More Etymologies

Just because I was curious, I checked the OED to figure out the etymology of the English brown. What surprised me was just how complicated and involved that etymology was. Its first meaning in the dictionary is actually "Dusky, dark. (Now only poetic, and regarded as transf. from sense 2.)"; the second sense of the word is the way in which we commonly use brown:
The proper name of a composite colour produced by a mixture of orange and black (or of red, yellow, and black), and varying greatly in shade according to the proportion of the constituents, as a red brown, yellowish brown, dark brown. Brown is the colour produced by partial charring or carbonization of starch or woody fibre, as in toasted bread or potatoes, peat, lignite, withered leaves, etc
In other words, there's an actual physical process at work to give us the color that we commonly or otherwise automatically think of as brown. If yesterday's etymology was wondering at the way in which Turkish depends on a physical referent - coffee - to derive the adjective, what I'm realizing today is that our own usage is at least as derivative. It's just that the word brown doesn't carry - at least visibly - the compound meaning at work in the Turkish word.

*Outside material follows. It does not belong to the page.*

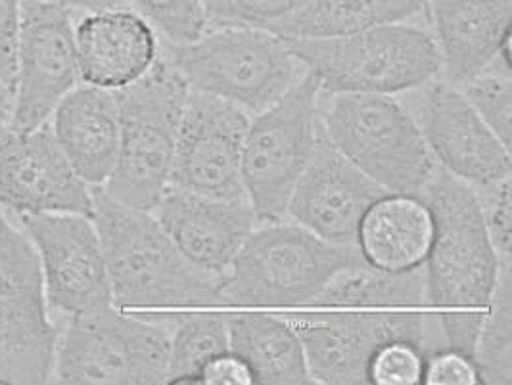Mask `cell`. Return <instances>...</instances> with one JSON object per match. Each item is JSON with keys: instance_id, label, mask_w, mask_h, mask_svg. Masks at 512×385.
<instances>
[{"instance_id": "1", "label": "cell", "mask_w": 512, "mask_h": 385, "mask_svg": "<svg viewBox=\"0 0 512 385\" xmlns=\"http://www.w3.org/2000/svg\"><path fill=\"white\" fill-rule=\"evenodd\" d=\"M93 221L104 251L114 305H221L223 276L192 265L152 211L121 204L104 186H93Z\"/></svg>"}, {"instance_id": "2", "label": "cell", "mask_w": 512, "mask_h": 385, "mask_svg": "<svg viewBox=\"0 0 512 385\" xmlns=\"http://www.w3.org/2000/svg\"><path fill=\"white\" fill-rule=\"evenodd\" d=\"M319 123L326 140L386 192L419 194L438 167L394 94L321 91Z\"/></svg>"}, {"instance_id": "3", "label": "cell", "mask_w": 512, "mask_h": 385, "mask_svg": "<svg viewBox=\"0 0 512 385\" xmlns=\"http://www.w3.org/2000/svg\"><path fill=\"white\" fill-rule=\"evenodd\" d=\"M365 263L357 246L330 244L296 223H267L250 234L221 278V305H313L336 274Z\"/></svg>"}, {"instance_id": "4", "label": "cell", "mask_w": 512, "mask_h": 385, "mask_svg": "<svg viewBox=\"0 0 512 385\" xmlns=\"http://www.w3.org/2000/svg\"><path fill=\"white\" fill-rule=\"evenodd\" d=\"M114 92L119 106V152L104 190L121 204L156 211L169 188L190 87L160 56L139 81Z\"/></svg>"}, {"instance_id": "5", "label": "cell", "mask_w": 512, "mask_h": 385, "mask_svg": "<svg viewBox=\"0 0 512 385\" xmlns=\"http://www.w3.org/2000/svg\"><path fill=\"white\" fill-rule=\"evenodd\" d=\"M417 196L434 219L432 248L422 267L424 303L440 309H486L503 259L489 240L476 190L438 165Z\"/></svg>"}, {"instance_id": "6", "label": "cell", "mask_w": 512, "mask_h": 385, "mask_svg": "<svg viewBox=\"0 0 512 385\" xmlns=\"http://www.w3.org/2000/svg\"><path fill=\"white\" fill-rule=\"evenodd\" d=\"M165 60L190 89L261 114L307 73L279 35L259 27H219L187 45H169Z\"/></svg>"}, {"instance_id": "7", "label": "cell", "mask_w": 512, "mask_h": 385, "mask_svg": "<svg viewBox=\"0 0 512 385\" xmlns=\"http://www.w3.org/2000/svg\"><path fill=\"white\" fill-rule=\"evenodd\" d=\"M286 43L325 92L399 94L419 89L442 71L434 37L407 23L380 25L336 39Z\"/></svg>"}, {"instance_id": "8", "label": "cell", "mask_w": 512, "mask_h": 385, "mask_svg": "<svg viewBox=\"0 0 512 385\" xmlns=\"http://www.w3.org/2000/svg\"><path fill=\"white\" fill-rule=\"evenodd\" d=\"M319 98L321 83L307 71L273 106L250 119L242 182L259 225L286 219L290 196L319 144Z\"/></svg>"}, {"instance_id": "9", "label": "cell", "mask_w": 512, "mask_h": 385, "mask_svg": "<svg viewBox=\"0 0 512 385\" xmlns=\"http://www.w3.org/2000/svg\"><path fill=\"white\" fill-rule=\"evenodd\" d=\"M171 334L173 326L158 317H127L112 307L73 315L58 341L54 380L60 384H165Z\"/></svg>"}, {"instance_id": "10", "label": "cell", "mask_w": 512, "mask_h": 385, "mask_svg": "<svg viewBox=\"0 0 512 385\" xmlns=\"http://www.w3.org/2000/svg\"><path fill=\"white\" fill-rule=\"evenodd\" d=\"M58 341L37 250L0 207V384L50 382Z\"/></svg>"}, {"instance_id": "11", "label": "cell", "mask_w": 512, "mask_h": 385, "mask_svg": "<svg viewBox=\"0 0 512 385\" xmlns=\"http://www.w3.org/2000/svg\"><path fill=\"white\" fill-rule=\"evenodd\" d=\"M284 318L302 341L313 384H367L369 359L386 341H413L424 355L443 347L438 315L417 311L303 313Z\"/></svg>"}, {"instance_id": "12", "label": "cell", "mask_w": 512, "mask_h": 385, "mask_svg": "<svg viewBox=\"0 0 512 385\" xmlns=\"http://www.w3.org/2000/svg\"><path fill=\"white\" fill-rule=\"evenodd\" d=\"M250 119V114L233 102L190 89L169 188L217 200L248 202L242 182V154Z\"/></svg>"}, {"instance_id": "13", "label": "cell", "mask_w": 512, "mask_h": 385, "mask_svg": "<svg viewBox=\"0 0 512 385\" xmlns=\"http://www.w3.org/2000/svg\"><path fill=\"white\" fill-rule=\"evenodd\" d=\"M79 79L75 25L60 0H22V29L10 129L31 131L48 119Z\"/></svg>"}, {"instance_id": "14", "label": "cell", "mask_w": 512, "mask_h": 385, "mask_svg": "<svg viewBox=\"0 0 512 385\" xmlns=\"http://www.w3.org/2000/svg\"><path fill=\"white\" fill-rule=\"evenodd\" d=\"M43 271L48 307L85 315L114 305L108 267L91 217L75 213L22 215Z\"/></svg>"}, {"instance_id": "15", "label": "cell", "mask_w": 512, "mask_h": 385, "mask_svg": "<svg viewBox=\"0 0 512 385\" xmlns=\"http://www.w3.org/2000/svg\"><path fill=\"white\" fill-rule=\"evenodd\" d=\"M411 114L436 163L455 179L484 188L511 177V150L447 81H428Z\"/></svg>"}, {"instance_id": "16", "label": "cell", "mask_w": 512, "mask_h": 385, "mask_svg": "<svg viewBox=\"0 0 512 385\" xmlns=\"http://www.w3.org/2000/svg\"><path fill=\"white\" fill-rule=\"evenodd\" d=\"M0 207L16 215L75 213L93 219V186L62 152L52 127L0 136Z\"/></svg>"}, {"instance_id": "17", "label": "cell", "mask_w": 512, "mask_h": 385, "mask_svg": "<svg viewBox=\"0 0 512 385\" xmlns=\"http://www.w3.org/2000/svg\"><path fill=\"white\" fill-rule=\"evenodd\" d=\"M384 194L388 192L321 133L317 150L290 196L286 217L325 242L355 246L363 215Z\"/></svg>"}, {"instance_id": "18", "label": "cell", "mask_w": 512, "mask_h": 385, "mask_svg": "<svg viewBox=\"0 0 512 385\" xmlns=\"http://www.w3.org/2000/svg\"><path fill=\"white\" fill-rule=\"evenodd\" d=\"M158 221L192 265L223 276L256 230L248 202H229L167 188L156 207Z\"/></svg>"}, {"instance_id": "19", "label": "cell", "mask_w": 512, "mask_h": 385, "mask_svg": "<svg viewBox=\"0 0 512 385\" xmlns=\"http://www.w3.org/2000/svg\"><path fill=\"white\" fill-rule=\"evenodd\" d=\"M75 45L79 79L106 91L133 85L160 58L154 27L123 8L85 16L75 25Z\"/></svg>"}, {"instance_id": "20", "label": "cell", "mask_w": 512, "mask_h": 385, "mask_svg": "<svg viewBox=\"0 0 512 385\" xmlns=\"http://www.w3.org/2000/svg\"><path fill=\"white\" fill-rule=\"evenodd\" d=\"M443 77L461 87L493 64L511 43V0H428Z\"/></svg>"}, {"instance_id": "21", "label": "cell", "mask_w": 512, "mask_h": 385, "mask_svg": "<svg viewBox=\"0 0 512 385\" xmlns=\"http://www.w3.org/2000/svg\"><path fill=\"white\" fill-rule=\"evenodd\" d=\"M50 127L77 175L89 186H104L119 152L116 92L75 87L54 110Z\"/></svg>"}, {"instance_id": "22", "label": "cell", "mask_w": 512, "mask_h": 385, "mask_svg": "<svg viewBox=\"0 0 512 385\" xmlns=\"http://www.w3.org/2000/svg\"><path fill=\"white\" fill-rule=\"evenodd\" d=\"M434 219L417 194L388 192L363 215L355 246L363 261L386 272L417 271L432 248Z\"/></svg>"}, {"instance_id": "23", "label": "cell", "mask_w": 512, "mask_h": 385, "mask_svg": "<svg viewBox=\"0 0 512 385\" xmlns=\"http://www.w3.org/2000/svg\"><path fill=\"white\" fill-rule=\"evenodd\" d=\"M229 317L231 351L250 366L256 384H309L302 341L284 317L234 313Z\"/></svg>"}, {"instance_id": "24", "label": "cell", "mask_w": 512, "mask_h": 385, "mask_svg": "<svg viewBox=\"0 0 512 385\" xmlns=\"http://www.w3.org/2000/svg\"><path fill=\"white\" fill-rule=\"evenodd\" d=\"M428 0H313L267 31L284 41L348 37L380 25L401 23Z\"/></svg>"}, {"instance_id": "25", "label": "cell", "mask_w": 512, "mask_h": 385, "mask_svg": "<svg viewBox=\"0 0 512 385\" xmlns=\"http://www.w3.org/2000/svg\"><path fill=\"white\" fill-rule=\"evenodd\" d=\"M317 307L415 309L424 303V271L386 272L367 263L336 274L317 299Z\"/></svg>"}, {"instance_id": "26", "label": "cell", "mask_w": 512, "mask_h": 385, "mask_svg": "<svg viewBox=\"0 0 512 385\" xmlns=\"http://www.w3.org/2000/svg\"><path fill=\"white\" fill-rule=\"evenodd\" d=\"M472 361L480 382L509 385L512 382V267L511 259L501 261L493 297L486 307Z\"/></svg>"}, {"instance_id": "27", "label": "cell", "mask_w": 512, "mask_h": 385, "mask_svg": "<svg viewBox=\"0 0 512 385\" xmlns=\"http://www.w3.org/2000/svg\"><path fill=\"white\" fill-rule=\"evenodd\" d=\"M171 351L165 384L198 382L204 364L231 349L229 317L221 313H194L171 317Z\"/></svg>"}, {"instance_id": "28", "label": "cell", "mask_w": 512, "mask_h": 385, "mask_svg": "<svg viewBox=\"0 0 512 385\" xmlns=\"http://www.w3.org/2000/svg\"><path fill=\"white\" fill-rule=\"evenodd\" d=\"M457 89L465 94L476 114L484 119L489 129L511 150V60L499 52L489 68Z\"/></svg>"}, {"instance_id": "29", "label": "cell", "mask_w": 512, "mask_h": 385, "mask_svg": "<svg viewBox=\"0 0 512 385\" xmlns=\"http://www.w3.org/2000/svg\"><path fill=\"white\" fill-rule=\"evenodd\" d=\"M140 16L169 45H187L200 39L208 20L202 0H133Z\"/></svg>"}, {"instance_id": "30", "label": "cell", "mask_w": 512, "mask_h": 385, "mask_svg": "<svg viewBox=\"0 0 512 385\" xmlns=\"http://www.w3.org/2000/svg\"><path fill=\"white\" fill-rule=\"evenodd\" d=\"M313 0H202L208 27L269 29Z\"/></svg>"}, {"instance_id": "31", "label": "cell", "mask_w": 512, "mask_h": 385, "mask_svg": "<svg viewBox=\"0 0 512 385\" xmlns=\"http://www.w3.org/2000/svg\"><path fill=\"white\" fill-rule=\"evenodd\" d=\"M424 351L407 340H392L378 345L367 364V384L415 385L422 382Z\"/></svg>"}, {"instance_id": "32", "label": "cell", "mask_w": 512, "mask_h": 385, "mask_svg": "<svg viewBox=\"0 0 512 385\" xmlns=\"http://www.w3.org/2000/svg\"><path fill=\"white\" fill-rule=\"evenodd\" d=\"M482 205L484 221L488 228L489 240L497 251L499 259H511L512 250V182L511 177L474 188Z\"/></svg>"}, {"instance_id": "33", "label": "cell", "mask_w": 512, "mask_h": 385, "mask_svg": "<svg viewBox=\"0 0 512 385\" xmlns=\"http://www.w3.org/2000/svg\"><path fill=\"white\" fill-rule=\"evenodd\" d=\"M422 384L428 385H474L480 384L478 368L465 353L457 349L442 347L426 355Z\"/></svg>"}, {"instance_id": "34", "label": "cell", "mask_w": 512, "mask_h": 385, "mask_svg": "<svg viewBox=\"0 0 512 385\" xmlns=\"http://www.w3.org/2000/svg\"><path fill=\"white\" fill-rule=\"evenodd\" d=\"M22 29V0H0V79L12 87L16 81L18 45Z\"/></svg>"}, {"instance_id": "35", "label": "cell", "mask_w": 512, "mask_h": 385, "mask_svg": "<svg viewBox=\"0 0 512 385\" xmlns=\"http://www.w3.org/2000/svg\"><path fill=\"white\" fill-rule=\"evenodd\" d=\"M484 318H486V309L440 313L438 322H440L443 347L457 349L468 357H472Z\"/></svg>"}, {"instance_id": "36", "label": "cell", "mask_w": 512, "mask_h": 385, "mask_svg": "<svg viewBox=\"0 0 512 385\" xmlns=\"http://www.w3.org/2000/svg\"><path fill=\"white\" fill-rule=\"evenodd\" d=\"M202 384L252 385L256 378L246 361L231 349L215 355L198 374Z\"/></svg>"}, {"instance_id": "37", "label": "cell", "mask_w": 512, "mask_h": 385, "mask_svg": "<svg viewBox=\"0 0 512 385\" xmlns=\"http://www.w3.org/2000/svg\"><path fill=\"white\" fill-rule=\"evenodd\" d=\"M12 108H14V91L10 85H6L0 79V136L6 133L12 119Z\"/></svg>"}, {"instance_id": "38", "label": "cell", "mask_w": 512, "mask_h": 385, "mask_svg": "<svg viewBox=\"0 0 512 385\" xmlns=\"http://www.w3.org/2000/svg\"><path fill=\"white\" fill-rule=\"evenodd\" d=\"M60 2L68 4L70 8L87 10L89 14H93V12H104V10L119 8L123 0H60Z\"/></svg>"}]
</instances>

But what's even more interesting is that the farther you cast back into the word's etymology, the more problematic brown becomes: It shares a root with burnish; even more distantly, it seems to be related to beaver. That brown might be, in some way, related to the color of a beaver's pelt is almost too fabulous to believe, but suggestive all the same.

And returning to burnish: At one point, there was a certain degree of consonance between something browned and something burnished, insofar as they were both held to reference something that shone.